Genevieve Clothilde Blinn (née Nannery; June 12, 1874 – July 20, 1956) was a Canadian actress who appeared on stage and in Hollywood silent motion pictures. She was a native of New Brunswick, Canada.

==Family==
Genevieve Nannery was the last member of an old theater family from Saint John, New Brunswick. Her brother Ed Nannary was a stage actor in New York City and on the west coast. Her sister May performed as a star of the old Alcatraz Theater in San Francisco, California.

==Stage career==
In October 1906 Blinn was the leading woman in the Ezra Kendall production of Swell, Elegant Jones. A comedy in three acts, the play was staged at the Wilmington, Delaware, Opera House. Brinn acted in stage roles opposite Richard Mansfield, Robert Mantel, and Willard Mack.

•••••

- Problem to solve
Continue the biography of Genevieve Blinn above, picking up right after its final sentence.

- Recorded information
•••••

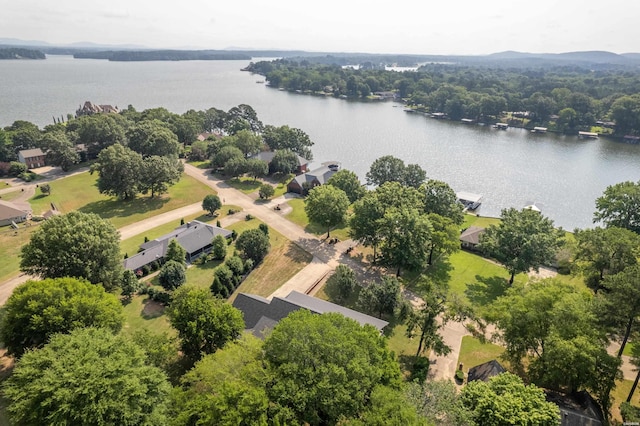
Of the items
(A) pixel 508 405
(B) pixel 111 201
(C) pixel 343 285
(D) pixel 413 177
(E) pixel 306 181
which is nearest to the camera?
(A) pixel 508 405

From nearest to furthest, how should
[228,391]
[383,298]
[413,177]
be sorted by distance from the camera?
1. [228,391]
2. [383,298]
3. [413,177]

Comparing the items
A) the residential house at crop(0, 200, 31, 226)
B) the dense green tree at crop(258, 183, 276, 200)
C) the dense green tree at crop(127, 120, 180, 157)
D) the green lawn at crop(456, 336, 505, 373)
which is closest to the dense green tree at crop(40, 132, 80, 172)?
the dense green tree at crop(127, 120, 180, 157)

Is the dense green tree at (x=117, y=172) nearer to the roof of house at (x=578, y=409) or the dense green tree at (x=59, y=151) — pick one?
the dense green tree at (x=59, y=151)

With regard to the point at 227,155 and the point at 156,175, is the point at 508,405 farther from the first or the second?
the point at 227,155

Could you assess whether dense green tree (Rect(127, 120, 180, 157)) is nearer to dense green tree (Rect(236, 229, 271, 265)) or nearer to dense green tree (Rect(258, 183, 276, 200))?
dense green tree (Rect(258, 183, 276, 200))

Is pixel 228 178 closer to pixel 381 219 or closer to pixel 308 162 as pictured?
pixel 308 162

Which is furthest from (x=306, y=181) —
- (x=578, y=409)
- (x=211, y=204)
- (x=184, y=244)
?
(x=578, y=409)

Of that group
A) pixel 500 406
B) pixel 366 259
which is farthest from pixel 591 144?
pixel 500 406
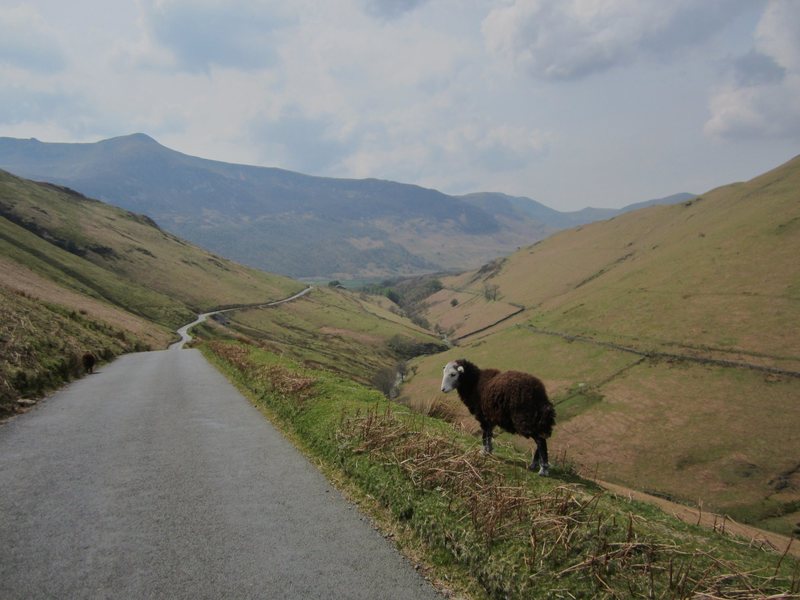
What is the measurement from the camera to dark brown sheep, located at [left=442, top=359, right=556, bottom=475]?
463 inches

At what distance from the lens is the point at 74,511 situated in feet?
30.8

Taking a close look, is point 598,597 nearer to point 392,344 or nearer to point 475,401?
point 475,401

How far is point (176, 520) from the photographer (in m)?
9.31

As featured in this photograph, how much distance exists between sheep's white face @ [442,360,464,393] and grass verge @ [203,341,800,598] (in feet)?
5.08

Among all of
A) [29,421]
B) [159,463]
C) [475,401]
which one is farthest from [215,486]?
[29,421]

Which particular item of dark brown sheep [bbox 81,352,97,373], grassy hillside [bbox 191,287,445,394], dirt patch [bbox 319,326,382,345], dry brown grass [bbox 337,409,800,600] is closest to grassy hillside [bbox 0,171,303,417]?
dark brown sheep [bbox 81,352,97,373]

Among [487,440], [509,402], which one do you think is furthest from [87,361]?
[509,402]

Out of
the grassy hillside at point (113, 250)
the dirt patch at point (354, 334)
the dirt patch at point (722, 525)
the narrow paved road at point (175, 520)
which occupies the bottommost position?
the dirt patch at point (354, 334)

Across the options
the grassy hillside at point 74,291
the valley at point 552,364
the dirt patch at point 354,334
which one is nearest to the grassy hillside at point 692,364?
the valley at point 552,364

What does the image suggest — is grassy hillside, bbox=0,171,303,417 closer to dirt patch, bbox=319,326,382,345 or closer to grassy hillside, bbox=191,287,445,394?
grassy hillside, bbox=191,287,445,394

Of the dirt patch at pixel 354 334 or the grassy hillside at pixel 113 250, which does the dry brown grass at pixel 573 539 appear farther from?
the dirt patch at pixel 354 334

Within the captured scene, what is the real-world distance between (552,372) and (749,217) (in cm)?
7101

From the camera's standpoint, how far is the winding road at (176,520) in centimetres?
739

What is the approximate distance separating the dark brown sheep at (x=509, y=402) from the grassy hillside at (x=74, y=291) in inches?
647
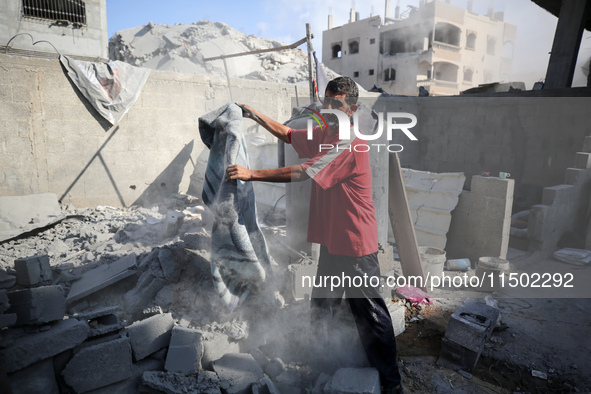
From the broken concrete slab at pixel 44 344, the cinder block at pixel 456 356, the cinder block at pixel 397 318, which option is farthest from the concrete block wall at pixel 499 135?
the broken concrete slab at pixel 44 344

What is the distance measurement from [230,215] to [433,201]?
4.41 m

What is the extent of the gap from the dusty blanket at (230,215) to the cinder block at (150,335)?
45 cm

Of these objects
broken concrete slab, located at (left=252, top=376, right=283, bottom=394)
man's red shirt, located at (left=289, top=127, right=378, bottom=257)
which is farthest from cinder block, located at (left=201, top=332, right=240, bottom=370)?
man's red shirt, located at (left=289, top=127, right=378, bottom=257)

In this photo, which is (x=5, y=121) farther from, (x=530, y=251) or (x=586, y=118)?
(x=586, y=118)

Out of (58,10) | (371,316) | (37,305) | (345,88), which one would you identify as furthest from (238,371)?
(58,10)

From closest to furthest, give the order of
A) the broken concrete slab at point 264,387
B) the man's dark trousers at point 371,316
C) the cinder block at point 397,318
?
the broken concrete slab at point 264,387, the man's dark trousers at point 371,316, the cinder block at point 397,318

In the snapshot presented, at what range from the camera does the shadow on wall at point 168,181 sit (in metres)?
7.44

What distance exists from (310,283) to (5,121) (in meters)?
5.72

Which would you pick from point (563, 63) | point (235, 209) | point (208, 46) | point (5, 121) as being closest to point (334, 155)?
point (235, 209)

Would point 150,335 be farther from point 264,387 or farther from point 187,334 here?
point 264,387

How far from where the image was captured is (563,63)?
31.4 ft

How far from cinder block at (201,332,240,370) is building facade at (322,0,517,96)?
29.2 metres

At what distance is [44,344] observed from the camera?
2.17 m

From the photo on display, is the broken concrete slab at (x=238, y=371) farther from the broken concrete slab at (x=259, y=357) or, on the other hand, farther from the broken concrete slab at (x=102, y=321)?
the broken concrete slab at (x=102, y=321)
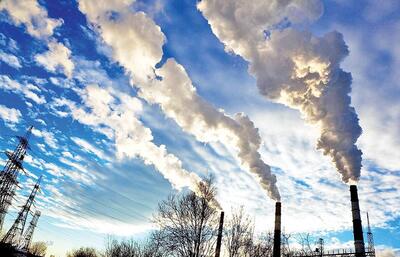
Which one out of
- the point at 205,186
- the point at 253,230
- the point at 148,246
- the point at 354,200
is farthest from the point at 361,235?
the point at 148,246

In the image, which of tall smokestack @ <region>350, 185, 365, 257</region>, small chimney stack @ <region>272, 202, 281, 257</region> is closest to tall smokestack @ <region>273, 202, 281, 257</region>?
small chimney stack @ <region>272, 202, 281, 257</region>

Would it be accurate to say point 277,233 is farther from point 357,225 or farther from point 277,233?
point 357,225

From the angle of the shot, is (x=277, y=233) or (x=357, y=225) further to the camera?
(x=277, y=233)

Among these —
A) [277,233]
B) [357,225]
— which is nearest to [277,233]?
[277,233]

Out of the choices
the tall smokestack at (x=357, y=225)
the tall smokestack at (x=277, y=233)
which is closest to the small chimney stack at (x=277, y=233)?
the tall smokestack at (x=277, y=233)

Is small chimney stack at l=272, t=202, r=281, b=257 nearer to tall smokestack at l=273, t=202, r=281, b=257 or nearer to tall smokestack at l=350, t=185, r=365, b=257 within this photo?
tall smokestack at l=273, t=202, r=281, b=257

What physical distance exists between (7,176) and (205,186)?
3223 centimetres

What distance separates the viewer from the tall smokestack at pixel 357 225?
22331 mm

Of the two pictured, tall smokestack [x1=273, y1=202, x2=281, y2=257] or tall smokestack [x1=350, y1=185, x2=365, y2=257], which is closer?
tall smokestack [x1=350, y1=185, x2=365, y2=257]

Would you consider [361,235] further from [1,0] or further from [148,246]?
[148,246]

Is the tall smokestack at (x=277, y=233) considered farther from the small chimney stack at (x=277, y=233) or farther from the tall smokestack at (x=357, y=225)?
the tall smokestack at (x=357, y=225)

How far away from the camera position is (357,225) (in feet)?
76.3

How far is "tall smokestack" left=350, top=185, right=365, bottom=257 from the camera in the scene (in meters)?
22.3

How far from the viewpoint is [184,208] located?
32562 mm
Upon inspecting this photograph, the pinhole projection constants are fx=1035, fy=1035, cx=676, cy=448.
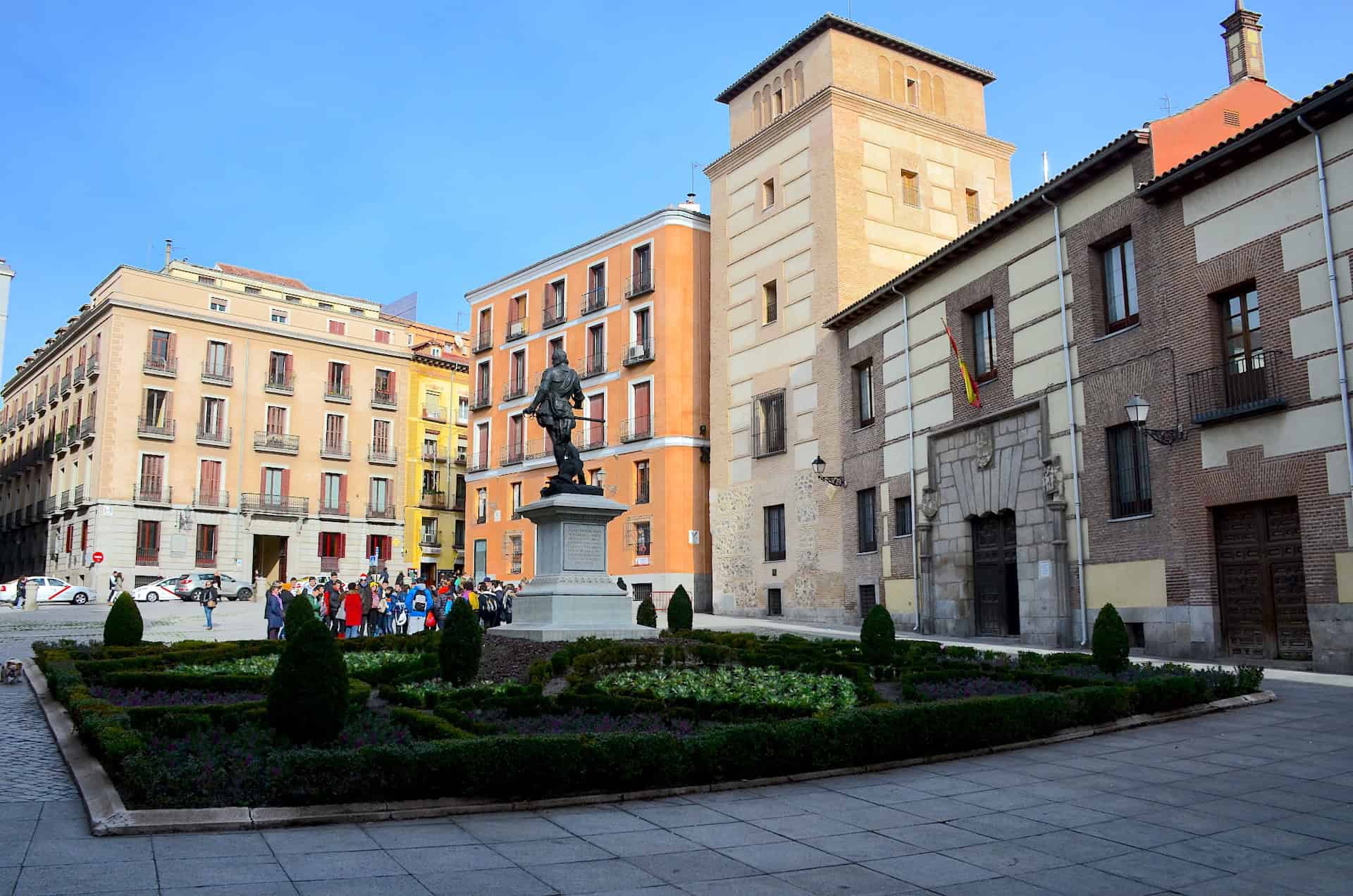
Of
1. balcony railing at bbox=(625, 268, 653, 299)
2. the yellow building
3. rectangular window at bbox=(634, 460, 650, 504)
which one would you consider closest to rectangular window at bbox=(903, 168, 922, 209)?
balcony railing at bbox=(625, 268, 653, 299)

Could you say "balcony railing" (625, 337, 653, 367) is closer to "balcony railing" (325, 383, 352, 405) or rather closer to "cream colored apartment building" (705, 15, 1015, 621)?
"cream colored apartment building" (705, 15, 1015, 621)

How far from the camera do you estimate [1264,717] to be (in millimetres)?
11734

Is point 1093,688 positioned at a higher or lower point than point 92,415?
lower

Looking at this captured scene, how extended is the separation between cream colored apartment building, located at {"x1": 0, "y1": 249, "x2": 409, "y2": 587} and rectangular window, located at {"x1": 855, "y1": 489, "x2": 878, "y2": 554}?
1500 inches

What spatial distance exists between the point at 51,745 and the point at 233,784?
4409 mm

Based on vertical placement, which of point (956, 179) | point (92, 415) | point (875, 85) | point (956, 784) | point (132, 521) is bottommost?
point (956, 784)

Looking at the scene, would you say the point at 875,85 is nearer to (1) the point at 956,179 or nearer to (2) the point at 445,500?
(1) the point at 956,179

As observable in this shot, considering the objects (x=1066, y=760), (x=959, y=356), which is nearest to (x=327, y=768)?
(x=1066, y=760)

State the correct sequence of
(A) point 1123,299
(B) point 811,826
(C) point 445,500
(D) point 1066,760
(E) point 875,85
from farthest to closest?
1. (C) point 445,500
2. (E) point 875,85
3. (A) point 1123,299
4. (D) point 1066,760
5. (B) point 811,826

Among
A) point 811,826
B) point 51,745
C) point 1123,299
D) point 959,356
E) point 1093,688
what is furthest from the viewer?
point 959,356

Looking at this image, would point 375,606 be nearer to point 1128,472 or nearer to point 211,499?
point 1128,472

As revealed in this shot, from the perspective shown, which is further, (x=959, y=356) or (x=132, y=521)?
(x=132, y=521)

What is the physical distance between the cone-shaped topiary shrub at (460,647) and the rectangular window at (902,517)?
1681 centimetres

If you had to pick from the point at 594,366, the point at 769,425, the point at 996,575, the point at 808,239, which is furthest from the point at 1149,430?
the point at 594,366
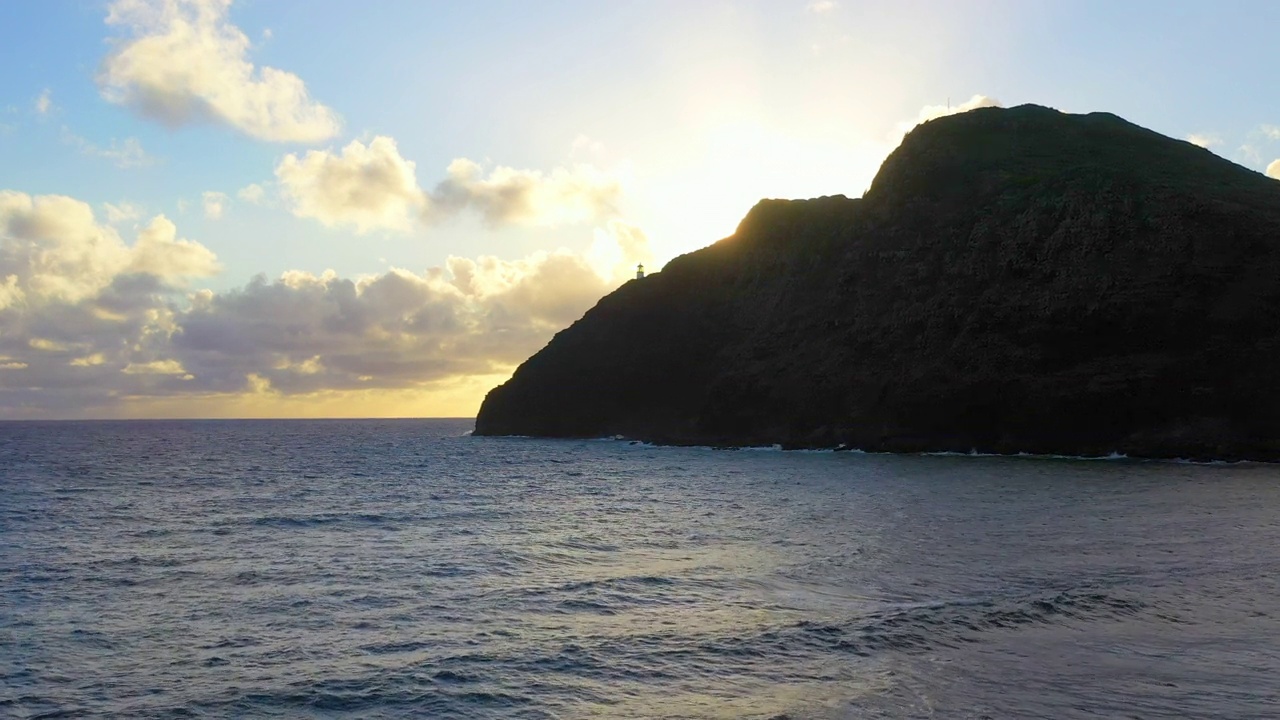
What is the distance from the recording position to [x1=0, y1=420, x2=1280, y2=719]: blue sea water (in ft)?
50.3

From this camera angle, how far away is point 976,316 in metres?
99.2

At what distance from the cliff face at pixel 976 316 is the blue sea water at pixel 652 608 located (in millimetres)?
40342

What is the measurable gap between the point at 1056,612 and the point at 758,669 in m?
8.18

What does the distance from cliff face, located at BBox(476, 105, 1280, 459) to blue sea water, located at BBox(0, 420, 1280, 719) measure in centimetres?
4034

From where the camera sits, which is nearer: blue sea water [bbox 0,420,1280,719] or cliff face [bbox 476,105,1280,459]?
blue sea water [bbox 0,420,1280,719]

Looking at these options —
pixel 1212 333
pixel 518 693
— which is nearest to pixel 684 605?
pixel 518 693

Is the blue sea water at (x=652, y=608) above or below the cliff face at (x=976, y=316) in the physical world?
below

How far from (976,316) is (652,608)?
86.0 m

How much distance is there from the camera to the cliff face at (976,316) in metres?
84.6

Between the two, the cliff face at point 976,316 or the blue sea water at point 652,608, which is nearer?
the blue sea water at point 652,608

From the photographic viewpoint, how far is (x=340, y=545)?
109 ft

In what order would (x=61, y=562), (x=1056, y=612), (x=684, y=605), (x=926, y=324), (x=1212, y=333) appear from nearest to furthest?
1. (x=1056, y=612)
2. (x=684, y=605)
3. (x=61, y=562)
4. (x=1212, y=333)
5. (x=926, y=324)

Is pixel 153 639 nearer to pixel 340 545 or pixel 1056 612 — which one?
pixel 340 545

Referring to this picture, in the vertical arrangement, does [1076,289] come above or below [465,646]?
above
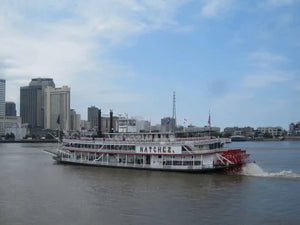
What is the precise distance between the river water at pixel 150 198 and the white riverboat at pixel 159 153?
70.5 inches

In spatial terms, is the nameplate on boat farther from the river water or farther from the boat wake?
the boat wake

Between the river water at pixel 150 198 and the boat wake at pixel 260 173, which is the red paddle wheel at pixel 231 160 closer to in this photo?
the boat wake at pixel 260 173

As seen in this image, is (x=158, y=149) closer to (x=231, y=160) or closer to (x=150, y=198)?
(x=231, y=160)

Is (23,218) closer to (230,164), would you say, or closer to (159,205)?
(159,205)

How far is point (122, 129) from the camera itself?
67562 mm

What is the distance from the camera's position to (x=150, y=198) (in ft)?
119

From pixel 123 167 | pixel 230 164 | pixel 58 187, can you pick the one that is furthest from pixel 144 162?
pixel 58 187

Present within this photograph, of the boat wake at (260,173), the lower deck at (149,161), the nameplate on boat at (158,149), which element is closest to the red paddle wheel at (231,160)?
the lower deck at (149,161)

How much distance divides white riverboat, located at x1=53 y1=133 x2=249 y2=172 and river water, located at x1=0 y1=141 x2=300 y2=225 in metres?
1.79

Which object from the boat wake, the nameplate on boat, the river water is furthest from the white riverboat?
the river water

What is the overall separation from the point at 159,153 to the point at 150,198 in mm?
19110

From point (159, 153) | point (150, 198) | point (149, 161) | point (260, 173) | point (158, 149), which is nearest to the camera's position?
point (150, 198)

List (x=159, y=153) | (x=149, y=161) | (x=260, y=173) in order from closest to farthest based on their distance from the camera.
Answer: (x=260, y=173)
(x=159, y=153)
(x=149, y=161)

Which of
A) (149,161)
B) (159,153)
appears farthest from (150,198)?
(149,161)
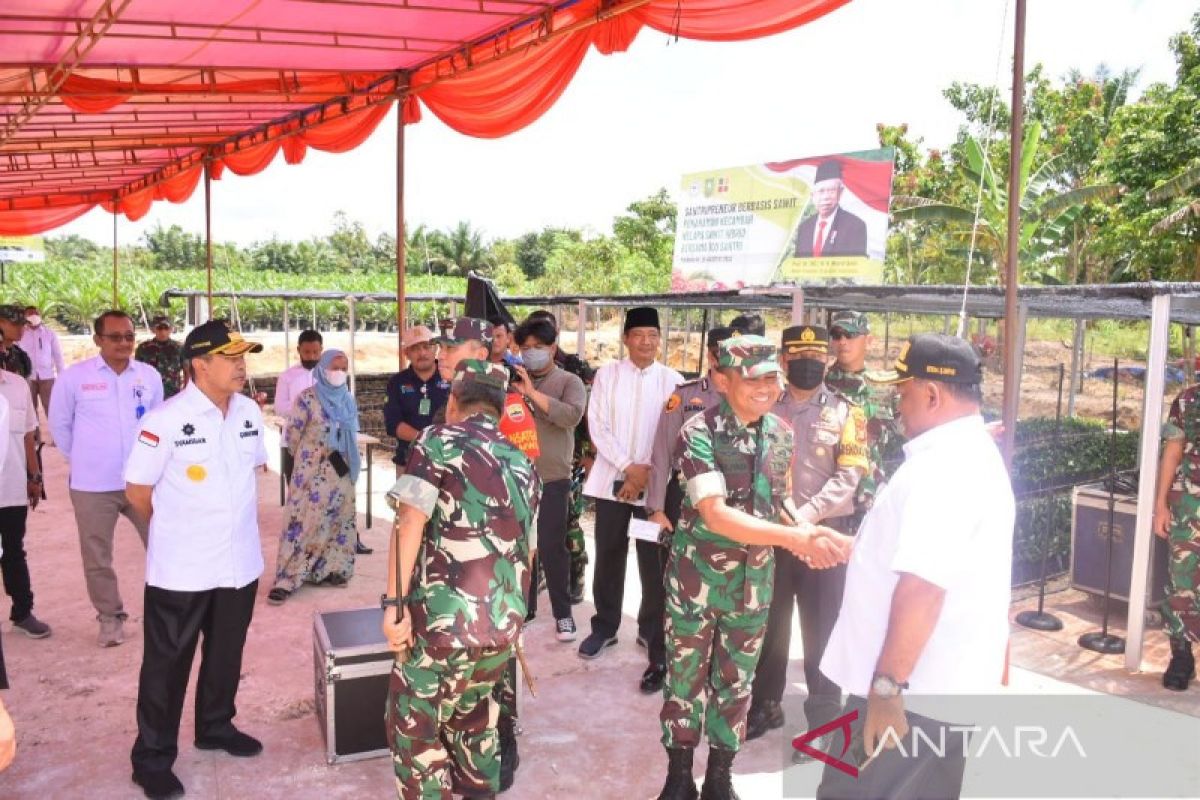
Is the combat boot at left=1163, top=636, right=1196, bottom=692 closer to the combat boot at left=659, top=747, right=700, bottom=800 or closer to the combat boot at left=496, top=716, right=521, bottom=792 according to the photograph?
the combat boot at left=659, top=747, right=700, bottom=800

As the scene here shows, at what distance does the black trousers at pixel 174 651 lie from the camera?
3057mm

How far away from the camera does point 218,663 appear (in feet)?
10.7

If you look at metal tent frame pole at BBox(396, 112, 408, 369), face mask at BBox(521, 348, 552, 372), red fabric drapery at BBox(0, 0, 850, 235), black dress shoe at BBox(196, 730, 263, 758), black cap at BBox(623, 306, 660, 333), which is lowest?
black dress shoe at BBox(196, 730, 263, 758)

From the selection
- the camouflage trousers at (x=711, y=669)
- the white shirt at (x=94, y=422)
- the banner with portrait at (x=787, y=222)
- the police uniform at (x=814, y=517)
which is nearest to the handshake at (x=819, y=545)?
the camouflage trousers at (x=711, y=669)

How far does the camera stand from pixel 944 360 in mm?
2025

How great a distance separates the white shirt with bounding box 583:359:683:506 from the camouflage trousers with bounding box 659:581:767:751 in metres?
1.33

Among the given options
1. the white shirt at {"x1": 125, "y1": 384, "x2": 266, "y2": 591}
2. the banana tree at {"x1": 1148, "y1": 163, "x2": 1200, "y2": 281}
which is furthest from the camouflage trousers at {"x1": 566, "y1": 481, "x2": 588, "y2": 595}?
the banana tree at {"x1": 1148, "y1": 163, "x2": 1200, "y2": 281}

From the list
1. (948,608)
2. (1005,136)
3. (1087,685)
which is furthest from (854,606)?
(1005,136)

•••••

- Result of the task
Blinn came to Los Angeles, California, in February 1912 as the leading lady of the Burbank Stock Company. Her arrival was in the press after she established a name for herself in eastern theatrical engagements. In New York she appeared at the head of the Crescent Stock Company for the previous five months. Her first performance with Burbank came as "Ann Brown" in a farce called Seven Days. The primary comedy figure, Blinn played a woman who believed in theosophy.

==Silent films==
Blinn's career as a performer in movies began with a role as "Countess de Moray" in A Wife's Sacrifice (1916). She is best known for her role as the Bath-Sheba in The Queen of Sheba (1921). Aside from this feature, she was in a number of other films which starred Theda Bara.

Blinn retired from the stage and screen with the advent of sound motion pictures. Her last film was Common Clay (1930), in which she played the role of "Mrs. Fullerton."

==Personal life==
On June 4, 1895, Genevieve Nannery married lumberman Irving L. Blinn from Los Angeles, California. She petitioned for a divorce from her husband in July 1904.

Blinn died in 1956 in San Rafael, California, following a long illness. A son, William Lewis Blinn, predeceased his mother. He was a member of the Olympic Club and a graduate of the University of Santa Clara.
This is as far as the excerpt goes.